[TO BE DONE]:
Write out the stretch of the HTML-flag discussion from "Alternatively, we could" through "my slowness responding.", word for word.

[TEXT BLOCK]:
------------------------------------

Add flag to force html mode
This is an attempt to address #671 by adding a flag --html to parse
the input as HTML. Otherwise, STDIN and local files without the .html
suffix are parsed as plain text.
Thanks for pushing this forward @nacnudus.
Some questions:
- What if a user wants to check different file types in a single run? E.g. one Markdown file and one HTML file. Would the
--htmlflag always override the file extension? - Are there any other tools that have a similar feature? I know that ripgrep has a
--typeoption, which allows a user to filter input files by type (but not parse/interpret the input files differently). That's the closest I could find. (A precedent would help us make the best design decision for lychee.)
We could also change the option to --input-type <format>, which is a bit more flexible. E.g. --input-type markdown would enforce the Markdown parser instead. It still would not work for different input types, though, but that might be fine.
Alternatively, we could just add a section to the TROUBLESHOOTING.md file with a workaround on how to enforce the correct file type by storing the input to a temporary file with the html extension. Not pretty, but we avoid maintaining the option.
Looking forward to your thoughts.
Hi, thanks for your reply, and apologies for my slowness responding.
- What if a user wants to check different file types in a single run? E.g. one Markdown file and one HTML file. Would the --html flag always override the file extension?
Yes, --html would always override the file extension. I really have unix pipes in mind, which don't have file extensions.
- Are there any other tools that have a similar feature?
Imagemagick requires an image format specifier to read an APNG image sequence, otherwise it assumes that it is PNG and reads only the first frame.
We could also change the option to
--input-type <format>
I agree, that would be better.

------------------------------------

[DATA EXTRACT]:
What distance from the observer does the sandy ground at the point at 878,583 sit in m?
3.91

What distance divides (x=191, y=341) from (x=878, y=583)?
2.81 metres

------------------------------------

[ANSWER BELOW]:
Alternatively, we could just add a section to the TROUBLESHOOTING.md file with a workaround on how to enforce the correct file type by storing the input to a temporary file with the html extension. Not pretty, but we avoid maintaining the option.
Looking forward to your thoughts.
Hi, thanks for your reply, and apologies for my slowness responding.